“What is the definition of a good wine”?
Does this sound familiar…”Very Yummy” or “Lots of fruitiness”.
You can always rely on the trusty aroma wine wheel and decide for yourself. Has anyone had a whiff of “Wet Dog” or Smelly Socks? When you read the tasting notes describing wines you sure wonder how they come up with these descriptions. “ Arrogant Yet Irresistible” “Nose Elements” “Elegant and Spirited” “Long Long Finish” “Engages with an Elegant Length” If you didn’t know any better you would think you these names are describing a day at the race track! When first tasting wines this is what you should be looking for!
Colour & Clarity – buttery yellow like an aged Chardonnay.
Is the wine bright and clear or does it seem cloudy? To evaluate a wine’s appearance, hold a half-full glass of wine by the stem and tilt it away from you or against a white background, such as a tablecloth, and observe the wine’s color and clarity. It should be brilliant, rather than murky, and its color should be appropriate for its type and age. Good Wines have serious visual appeal.White wines range from water colour to a dramatic deep gold. As white wine ages it becomes darker in colour and may
even become a golden yellow colour. A young red is the opposite of white wine. Its deepest colour occurs when it is young. As it ages it loses some of its intensity, changing to a reddish brown or amber colour.
The aroma’s should jump right out of the glass and entice you!
The most important and revealing aspect of a wine’s personality and quality is its smell. Did you know that your nose can distinguish between 5,000 different smells? Since your tongue has only four different types of taste buds, it relies heavily on your nose to give it as much information as possible. Try to identify the odors you perceive. Some of the aroma’s you might smell are of various fruits, vegetables, herbs and spices (e.g., apple, melon, citrus, cherry, berry, honey, peach, mint, bell pepper, grass, green olive, clove, licorice, cedar, etc.).
After swirling place your nose in the glass and take a deep sniff. Think about what you smell keeping in mind that no smells are specific to wine they are all related to other flavours. You may notice the tartness of a young dry white wine, for instance, or the astringency of a full-bodied young red. Some varieties, like riesling, chenin blanc, and gewürztraminer, are especially fruity, if not literally sweet, while a strapping young cabernet sauvignon may taste very dry and even bitter.
To fully appreciate a wine’s aroma, gently swirl it in your glass. The aroma should be clean and fresh, with the characteristic scents associated with the variety (e.g., apple with chardonnay, melon and citrus with sauvignon blanc, cherry and blackcurrant with cabernet sauvignon, blackberry and black pepper with zinfandel, etc.), perhaps accented by the toasty, vanilla, or spicy scents imparted by the barrels it was aged in.
After smelling our taste buds crying out “ hurry up and let me taste the wine?”

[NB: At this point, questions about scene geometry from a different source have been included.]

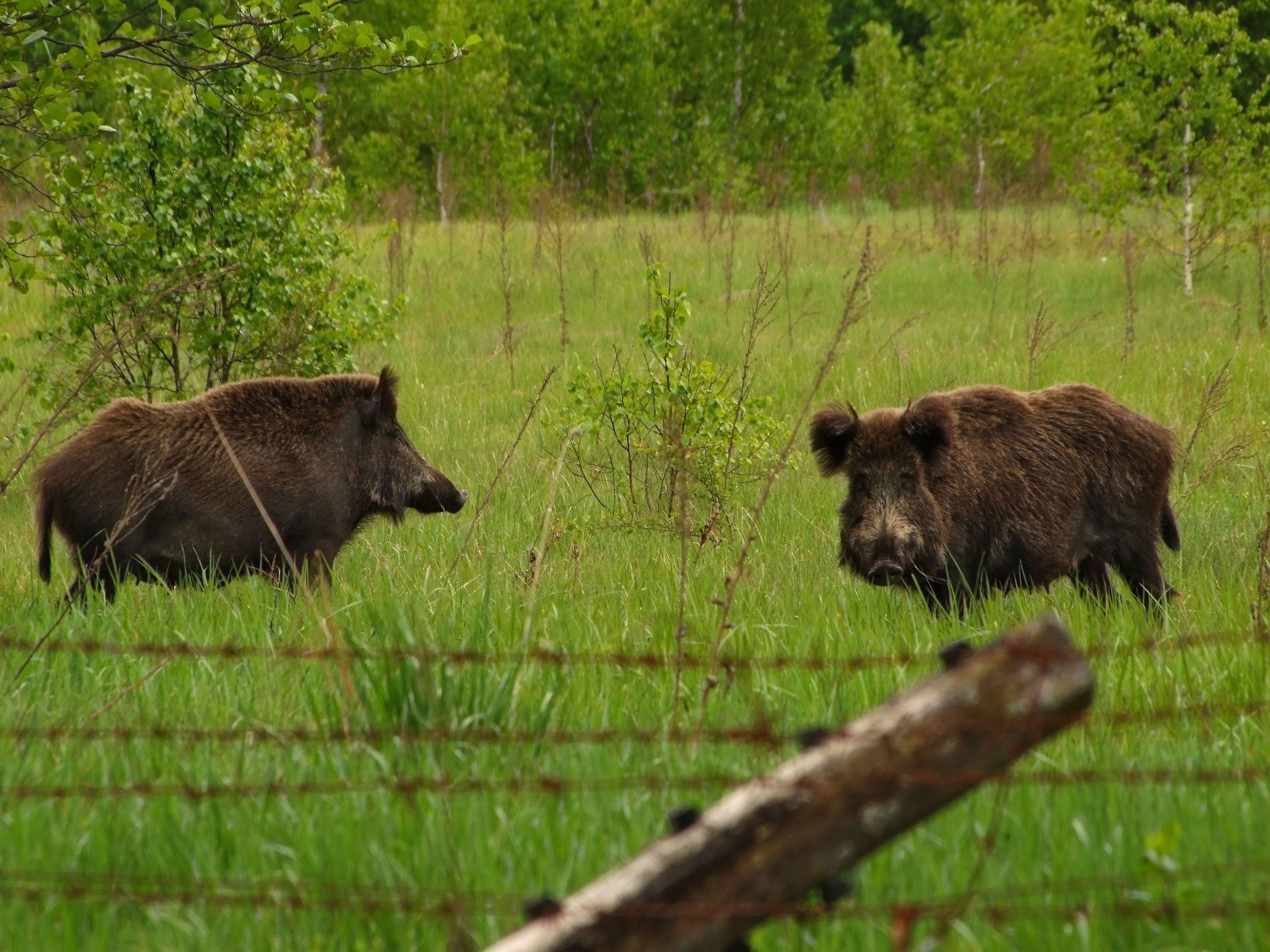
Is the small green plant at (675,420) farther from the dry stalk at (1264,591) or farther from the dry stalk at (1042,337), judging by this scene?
the dry stalk at (1264,591)

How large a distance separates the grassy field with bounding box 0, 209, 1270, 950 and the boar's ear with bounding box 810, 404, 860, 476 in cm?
63

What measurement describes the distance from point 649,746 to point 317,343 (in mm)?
6355

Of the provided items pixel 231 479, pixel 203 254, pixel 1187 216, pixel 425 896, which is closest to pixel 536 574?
pixel 425 896

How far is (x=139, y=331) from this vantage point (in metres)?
9.11

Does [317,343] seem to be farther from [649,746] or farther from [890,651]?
[649,746]

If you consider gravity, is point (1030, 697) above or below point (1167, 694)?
above

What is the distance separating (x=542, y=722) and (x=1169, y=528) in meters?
4.41

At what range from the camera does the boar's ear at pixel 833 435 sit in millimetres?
6777

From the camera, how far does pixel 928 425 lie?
6566 mm

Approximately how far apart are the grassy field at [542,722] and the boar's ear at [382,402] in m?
0.83

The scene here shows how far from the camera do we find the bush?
9273 millimetres

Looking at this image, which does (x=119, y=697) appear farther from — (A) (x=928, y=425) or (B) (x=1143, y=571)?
(B) (x=1143, y=571)

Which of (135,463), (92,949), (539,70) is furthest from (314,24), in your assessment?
(539,70)

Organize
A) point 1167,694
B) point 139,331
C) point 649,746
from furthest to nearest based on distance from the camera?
point 139,331 < point 1167,694 < point 649,746
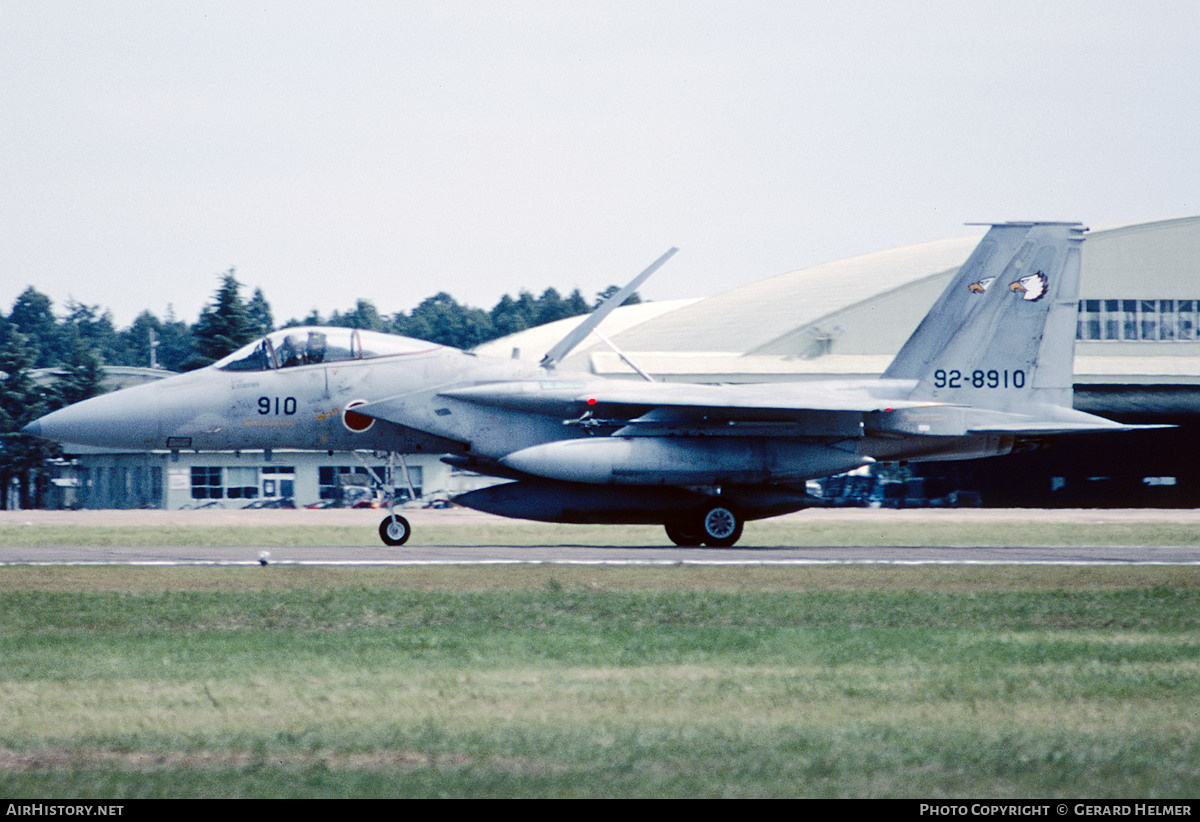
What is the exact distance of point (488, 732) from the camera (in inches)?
297

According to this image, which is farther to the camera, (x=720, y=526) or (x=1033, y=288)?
(x=1033, y=288)

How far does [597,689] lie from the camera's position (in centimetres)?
884

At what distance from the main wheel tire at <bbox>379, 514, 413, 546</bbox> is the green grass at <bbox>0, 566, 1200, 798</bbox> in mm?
6451

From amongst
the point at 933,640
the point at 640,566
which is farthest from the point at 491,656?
the point at 640,566

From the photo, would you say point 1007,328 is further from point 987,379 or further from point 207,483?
point 207,483

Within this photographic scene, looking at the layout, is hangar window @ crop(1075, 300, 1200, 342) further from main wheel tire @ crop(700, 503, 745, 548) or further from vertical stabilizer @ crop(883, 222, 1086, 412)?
main wheel tire @ crop(700, 503, 745, 548)

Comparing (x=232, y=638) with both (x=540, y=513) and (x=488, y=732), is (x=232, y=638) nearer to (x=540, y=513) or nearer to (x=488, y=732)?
(x=488, y=732)

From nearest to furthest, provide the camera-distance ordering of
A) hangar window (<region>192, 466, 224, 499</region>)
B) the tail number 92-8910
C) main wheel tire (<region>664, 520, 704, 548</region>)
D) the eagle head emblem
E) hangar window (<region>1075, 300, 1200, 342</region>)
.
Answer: main wheel tire (<region>664, 520, 704, 548</region>)
the tail number 92-8910
the eagle head emblem
hangar window (<region>1075, 300, 1200, 342</region>)
hangar window (<region>192, 466, 224, 499</region>)

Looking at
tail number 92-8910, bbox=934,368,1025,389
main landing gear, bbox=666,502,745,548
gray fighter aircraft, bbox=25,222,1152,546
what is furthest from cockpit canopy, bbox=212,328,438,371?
tail number 92-8910, bbox=934,368,1025,389

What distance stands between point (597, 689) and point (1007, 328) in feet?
50.8

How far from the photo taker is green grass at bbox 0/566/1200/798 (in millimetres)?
6617

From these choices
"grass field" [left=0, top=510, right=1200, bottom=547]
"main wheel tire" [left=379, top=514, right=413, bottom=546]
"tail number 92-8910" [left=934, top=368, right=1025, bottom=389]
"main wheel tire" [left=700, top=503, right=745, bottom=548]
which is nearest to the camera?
"main wheel tire" [left=379, top=514, right=413, bottom=546]

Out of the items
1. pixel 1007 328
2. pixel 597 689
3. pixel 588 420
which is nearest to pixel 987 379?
pixel 1007 328

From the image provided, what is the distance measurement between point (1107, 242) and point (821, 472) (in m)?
31.0
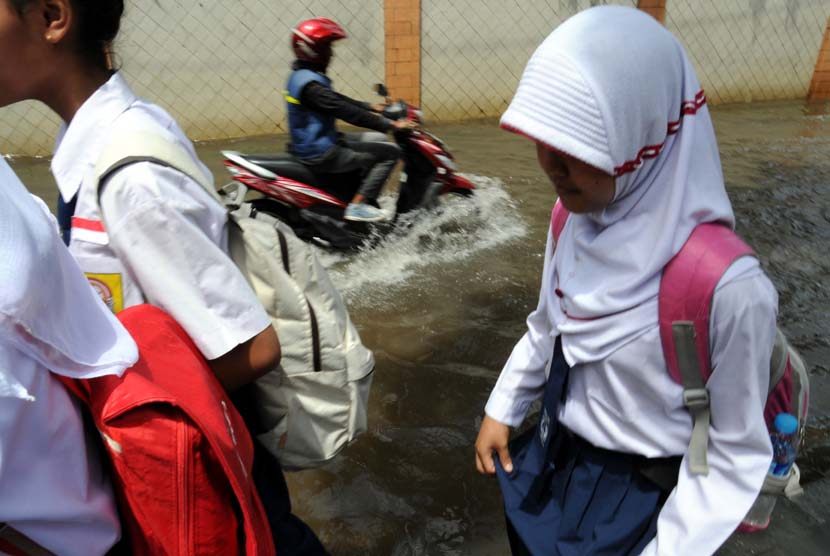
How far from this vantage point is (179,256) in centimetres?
106

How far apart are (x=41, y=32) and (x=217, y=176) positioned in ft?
15.5

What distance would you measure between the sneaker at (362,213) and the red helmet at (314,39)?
94 cm

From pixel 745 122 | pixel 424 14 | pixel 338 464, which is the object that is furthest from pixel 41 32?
pixel 745 122

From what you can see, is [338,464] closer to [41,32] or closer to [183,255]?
[183,255]

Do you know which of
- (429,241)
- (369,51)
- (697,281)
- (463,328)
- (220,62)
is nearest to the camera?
(697,281)

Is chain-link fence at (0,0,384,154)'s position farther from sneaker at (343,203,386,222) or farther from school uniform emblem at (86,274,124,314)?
school uniform emblem at (86,274,124,314)

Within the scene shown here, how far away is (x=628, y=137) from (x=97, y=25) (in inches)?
39.1

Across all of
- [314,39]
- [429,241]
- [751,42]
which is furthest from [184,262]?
[751,42]

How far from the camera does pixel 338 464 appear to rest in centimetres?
248

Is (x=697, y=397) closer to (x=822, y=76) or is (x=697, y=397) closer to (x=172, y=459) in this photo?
(x=172, y=459)

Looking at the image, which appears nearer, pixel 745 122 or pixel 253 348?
pixel 253 348

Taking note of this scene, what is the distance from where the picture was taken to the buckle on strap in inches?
41.0

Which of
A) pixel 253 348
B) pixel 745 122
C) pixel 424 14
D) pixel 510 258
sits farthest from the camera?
pixel 745 122

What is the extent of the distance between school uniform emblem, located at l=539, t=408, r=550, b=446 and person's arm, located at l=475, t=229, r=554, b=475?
0.10 metres
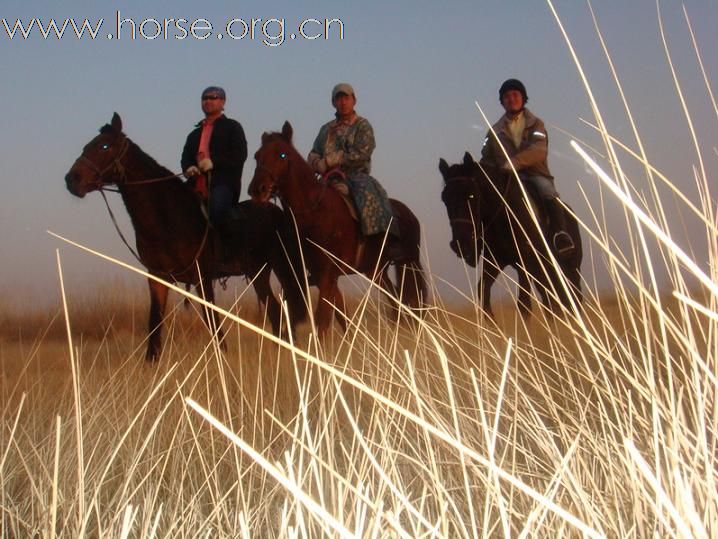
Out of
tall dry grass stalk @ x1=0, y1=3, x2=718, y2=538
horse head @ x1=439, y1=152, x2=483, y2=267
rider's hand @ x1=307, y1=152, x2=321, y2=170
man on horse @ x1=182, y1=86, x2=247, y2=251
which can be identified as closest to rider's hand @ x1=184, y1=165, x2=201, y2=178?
man on horse @ x1=182, y1=86, x2=247, y2=251

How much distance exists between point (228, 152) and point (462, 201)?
59.2 inches

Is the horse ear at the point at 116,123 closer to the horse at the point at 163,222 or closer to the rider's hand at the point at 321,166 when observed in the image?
the horse at the point at 163,222

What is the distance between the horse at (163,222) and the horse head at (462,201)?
1.03 m

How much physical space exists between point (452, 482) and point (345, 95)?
4503 millimetres

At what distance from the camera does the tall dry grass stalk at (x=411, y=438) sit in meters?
1.01

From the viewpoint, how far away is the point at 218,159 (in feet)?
20.7

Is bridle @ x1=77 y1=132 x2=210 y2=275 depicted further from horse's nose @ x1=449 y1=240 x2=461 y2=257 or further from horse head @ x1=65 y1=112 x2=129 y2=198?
horse's nose @ x1=449 y1=240 x2=461 y2=257

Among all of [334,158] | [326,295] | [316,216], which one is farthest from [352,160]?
[326,295]

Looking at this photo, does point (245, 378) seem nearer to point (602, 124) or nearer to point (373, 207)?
point (373, 207)

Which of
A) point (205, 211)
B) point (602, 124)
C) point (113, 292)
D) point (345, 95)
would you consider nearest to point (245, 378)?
point (205, 211)

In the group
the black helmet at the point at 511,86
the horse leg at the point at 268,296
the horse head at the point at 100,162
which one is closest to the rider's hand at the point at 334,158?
the horse leg at the point at 268,296

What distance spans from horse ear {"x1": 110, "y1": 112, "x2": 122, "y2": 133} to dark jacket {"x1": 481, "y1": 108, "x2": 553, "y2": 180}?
7.64ft

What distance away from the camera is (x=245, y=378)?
441 cm

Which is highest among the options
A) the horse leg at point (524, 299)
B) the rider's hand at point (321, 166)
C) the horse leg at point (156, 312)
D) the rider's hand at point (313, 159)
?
the rider's hand at point (313, 159)
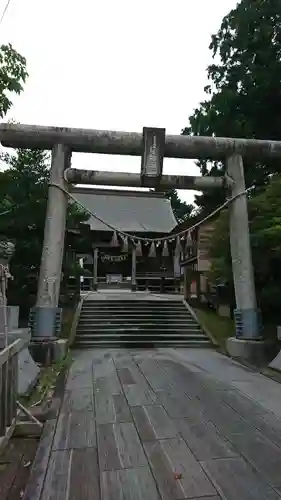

For beginners, it is easier to place the glass on the table, or hold it by the stem, and swirl the wine around making sure you do not spill it all over yourself, especially the reds! The swirling action creates friction and causes the wine’s esters to evaporate. The esters inside the wine carry the wine’s aroma. Take a small mouthful and swirl it around so the wine coats your entire mouth. Next tilt your head forward and draw just a little air into your mouth, as though you were sucking on a straw. This should make a bit of a gurgling sound in the back of your throat. It is important for you to coat your mid palate, as this is the area you still taste after the initial rush of flavour subsides.
We can perceive combinations of only four tastes: sweet, sour, bitter, and salty. These sensations are localized in taste buds on different parts of the tongue: sweetness on the tip, with acidity and bitterness on the sides and to the rear.
The finish is the taste that stays on your palate after the wine has been swallowed. A great wine continues ensuing wave’s and sensations long after you taste it.
I remember a local winemaker describing a good finish like a first kiss, flirty and flavourful that you have waited for and will remember for a long time!
I like to say a good wine is like “Happiness inside your mouth!” The only real lesson in wine tasting is “Do you just like it” or “Do you love it”?